RECORDED DATA:
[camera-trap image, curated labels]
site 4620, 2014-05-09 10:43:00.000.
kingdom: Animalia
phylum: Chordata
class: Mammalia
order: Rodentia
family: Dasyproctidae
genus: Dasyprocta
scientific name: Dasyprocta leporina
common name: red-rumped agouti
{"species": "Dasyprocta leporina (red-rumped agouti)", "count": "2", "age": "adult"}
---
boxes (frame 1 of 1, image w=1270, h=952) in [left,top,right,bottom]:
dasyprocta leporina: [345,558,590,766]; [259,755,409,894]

---

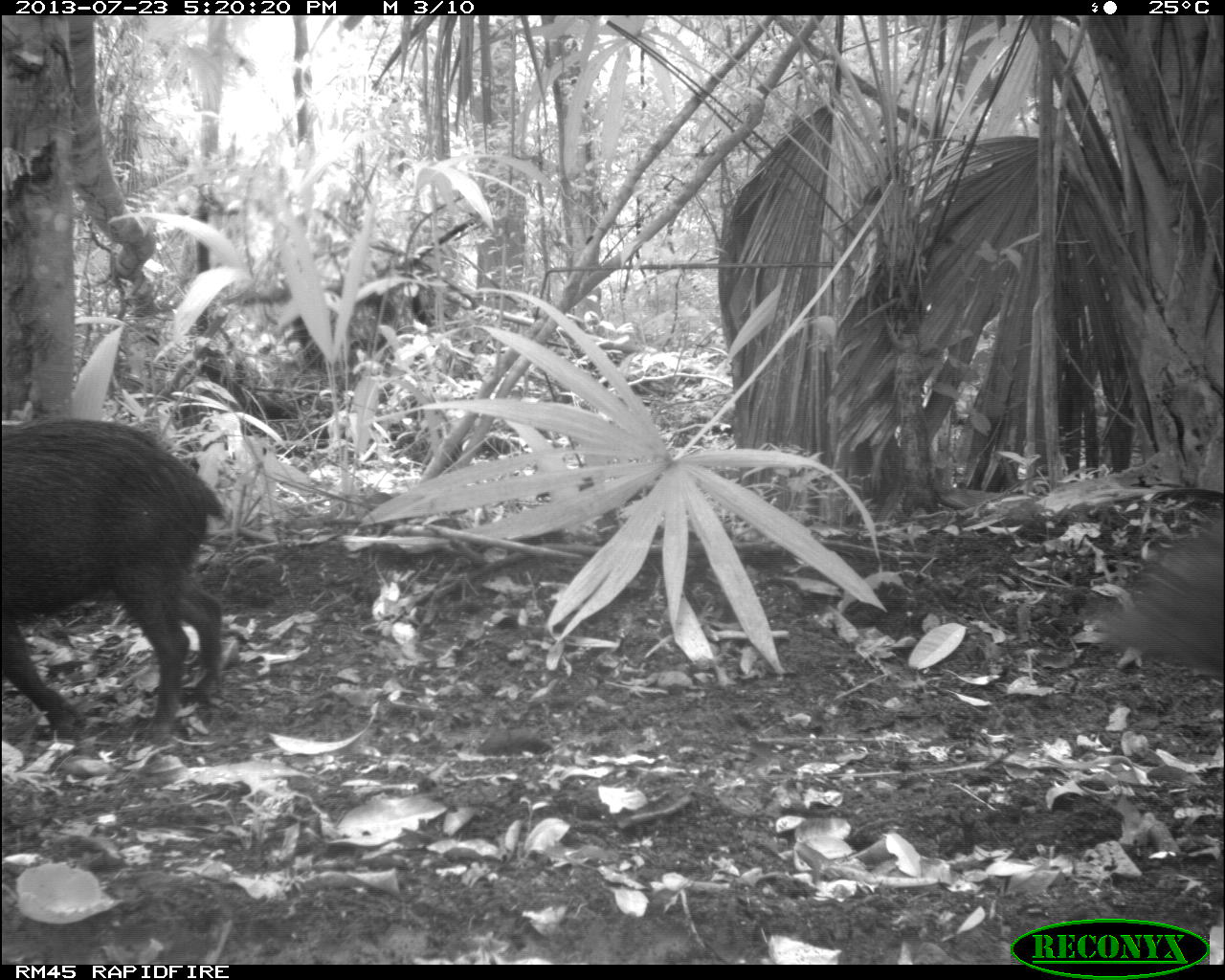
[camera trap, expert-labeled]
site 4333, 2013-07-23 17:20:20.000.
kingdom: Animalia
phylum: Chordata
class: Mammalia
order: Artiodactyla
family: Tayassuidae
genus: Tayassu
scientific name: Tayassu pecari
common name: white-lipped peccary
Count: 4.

--

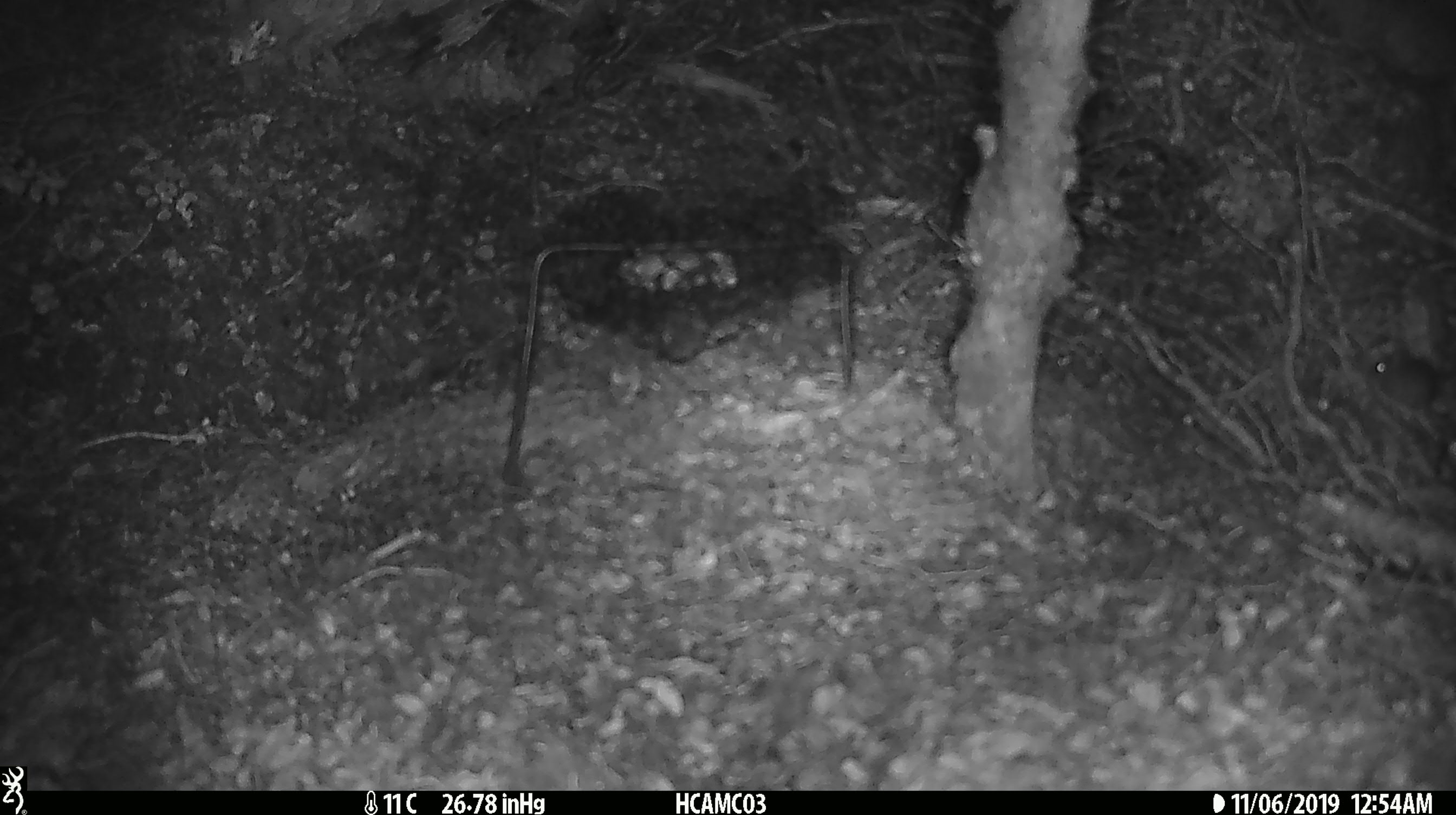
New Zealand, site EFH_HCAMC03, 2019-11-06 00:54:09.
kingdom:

PROBLEM TO SOLVE: From the listing above, repeat exactly the lines starting at the line that includes "[camera-trap image, curated labels]" and ending at the line that includes "common name: red-rumped agouti", with nothing outside that span.

COMPLETED EXERCISE:
[camera-trap image, curated labels]
site 4620, 2014-05-09 10:43:00.000.
kingdom: Animalia
phylum: Chordata
class: Mammalia
order: Rodentia
family: Dasyproctidae
genus: Dasyprocta
scientific name: Dasyprocta leporina
common name: red-rumped agouti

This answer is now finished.